Par

La vie de Robert Dussart représente un siècle de luttes sociopolitiques. À partir d’un cas concret dans un espace délimité (la plus grande usine de Charleroi), nous plongeons dans le passé du Parti communiste belge (PTB) et de la Fédération générale du travail de Belgique (FGTB), ce qui permet de bien saisir la relation souvent houleuse entre le grand syndicat de gauche et les communistes.

RD-couverture.jpg

Robert Dussart a grandi parmi les Chevaliers du travail. C’est un petit syndicat de mineurs et de métallos radicaux et autonomes du Parti ouvrier belge, l’ancêtre du Parti socialiste. La plupart sont concentrés au cœur du bassin industriel de Charleroi. Le Pays noir a longtemps tiré l’économie belge grâce à ses charbonnages et à sa métallurgie. En son centre se trouvait le fleuron national de l’électromécanique : les Ateliers de constructions électriques de Charleroi (ACEC). Fondés en 1881, les ACEC fabriquaient de tout, comme du matériel ferroviaire et des câbles (repris aujourd’hui par Alstom et Nexans). Les chemins de fer, les centrales électriques, l’armée et la sidérurgie s’y sont longtemps équipés. Les ACEC, joyau du plus grand trust belge, la Société générale de Belgique, ajouteront à leur maison-mère de Charleroi (dix mille travailleurs) des usines dotées chacune d’un gros millier d’ouvriers à Herstal, à Gand et à Ruysbroeck (située en périphérie bruxelloise), c’est-à-dire aux quatre coins de la Belgique.
Les Chevaliers du travail sont mal à l’aise parmi des sociaux-démocrates trop conciliants et beaucoup rejoignent le petit parti communiste, surtout à l’occasion d’une grève très dure de mineurs en 1932. C’est lors de ce mouvement presque insurrectionnel que le père de Robert, comme d’autres de ses camarades Chevaliers, est exclu du pilier socialiste, qui place alors en bloc les syndicats, les mutuelles et les coopératives sous la tutelle du parti. C’est un traumatisme qui marque le jeune Dussart, âgé de 11 ans. Quatre ans plus tard, peu après la grève du joli mois de mai 1936, Robert quitte l’école et entre aux ACEC. Il y restera cinquante ans.

« Robert Dussart incarne un certain idéal type du syndicaliste communiste ouest-européen. Durant trente ans, il a été le dirigeant syndical emblématique d’une grande usine et un responsable politique national du PCB. »
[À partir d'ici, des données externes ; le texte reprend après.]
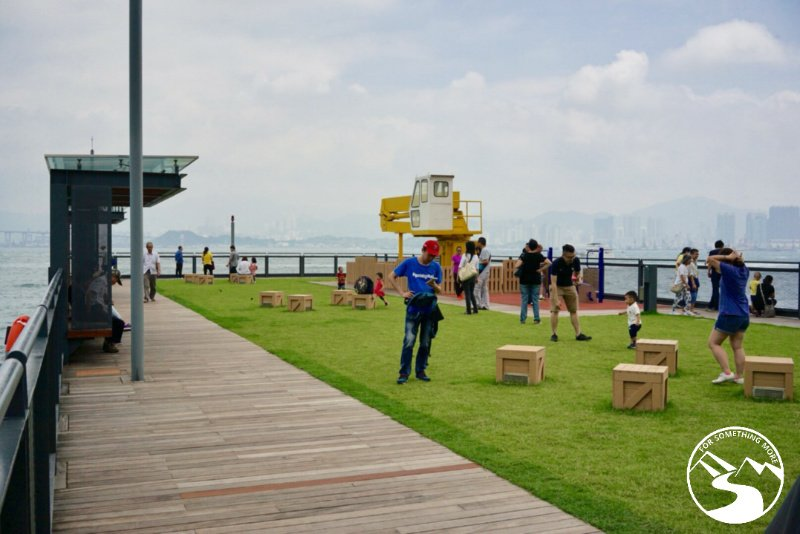 picnic on the western and central district waterfront promenade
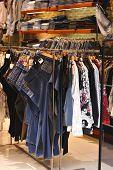 Loja de roupas. Sem marcas ou objetos de direitos autorais.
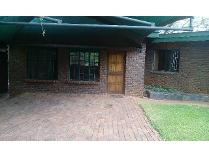 Contryhouse in to rent in Schoemansville, Hartebeespoort
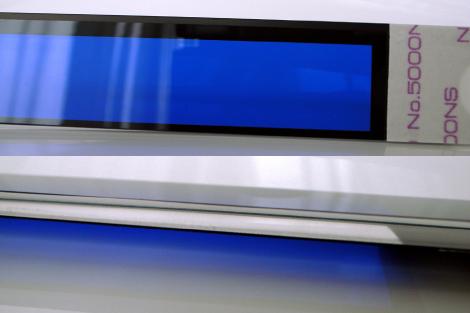 ウィンドウパネルへカラー蒸着フィルムを貼り合わせ(上:貼合面、下;側面)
Le patronat des ateliers, très antisyndical, n’aura aucun scrupule à se couler dans la collaboration durant la guerre. Son directeur-général aide en décembre 1940 la Gestapo à arrêter et inculper des grévistes de son usine d’Herstal. Treize ouvriers sont déportés. Seul Louis Neuray, leur meneur communiste, reviendra.
En 1943, le personnel des ACEC fait grève contre le service du travail obligatoire en Allemagne, comme dans bien d’autres entreprises. Dussart est toutefois relégué à Leipzig dans un atelier ferroviaire. Maintes actions de résistance sont menées aux ACEC durant son exil, comme des sabotages.
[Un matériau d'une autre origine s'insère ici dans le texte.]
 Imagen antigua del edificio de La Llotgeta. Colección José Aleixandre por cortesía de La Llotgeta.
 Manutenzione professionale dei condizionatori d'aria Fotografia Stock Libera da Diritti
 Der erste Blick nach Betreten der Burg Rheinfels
Le travail politique de la cellule communiste de l’usine
De retour à la Libération, Dussart ne s’engage pas au PCB, bien qu’il en soit sympathisant. Les communistes sont alors au faîte de leur gloire : 12,7% aux élections de 1946 (21% en Wallonie), quatre ministres (1944-1947), des postes clés à la tête de la FGTB et 88 000 adhérents (contre 10 000 pendant la guerre). Dussart veille surtout à ce que les anciens Chevaliers du travail, chassés en 1932, retrouvent leur place au sein de la maison du peuple de leur quartier de Dampremy à Charleroi.
Dans le même temps, les travailleurs des ACEC se radicalisent, surtout à partir de 1947 quand revient l’offensive sociale, et ils se tournent vers les syndicalistes communistes. Alors qu’ils sont chassés partout ailleurs de leurs responsabilités éphémères à la FGTB, à la suite de leur départ du gouvernement et de l’exacerbation de la guerre froide, les communistes deviennent hégémoniques au sein de la délégation syndicale des ACEC, jusqu’à occuper dès 1950 sa présidence. Cet essor, à rebours de la marginalisation rapide du PCB, est le fruit du travail politique de la cellule communiste de l’usine, fondée lors de la grève de 1943. Dès lors, le personnel des ACEC devient la locomotive régionale du mouvement ouvrier. C’est pourtant l’exception qui confirme la règle car presque partout ailleurs les socialistes règnent sans partage sur les sections de la FGTB.
Cette tension, inconfortable pour des syndicalistes tiraillés entre syndicat socialiste omnipotent et petit parti communiste raidi par l’époque, éclate aux ACEC en 1954 lors d’une grève pilotée sans tact par le PCB. L’appareil socialiste de la FGTB-Charleroi tente d’isoler les syndicalistes des ouvriers. Sortis du conflit bredouilles mais sans trop de casse, les communistes des ateliers reconsidèrent l’approche rigide de leur travail syndical.
Délégué syndical depuis 1951, Robert Dussart pousse ses camarades à plus de finesse. Leur introspection se conju­gue vite au XIe congrès du PCB (Vilvorde, décembre 1954) qui aboutit à un renouvellement complet de sa direction et à une orientation plus légaliste, consensuelle, mettant de côté une série de notions léninistes (dictature du prolétariat, parti d’avant-garde…). Surpris, Étienne Fajon, l’envoyé du PCF et du Kominform, grince des dents mais décide de ne pas leur en tenir rigueur. Dussart prend dès lors graduellement jusqu’en 1960 le relais de son prédécesseur, malade mais aussi en désaccord avec le tournant de Vilvorde, à la tête de la cellule du parti aux ACEC et de la délégation syndicale. Il est élu en 1960 au comité central du PCB.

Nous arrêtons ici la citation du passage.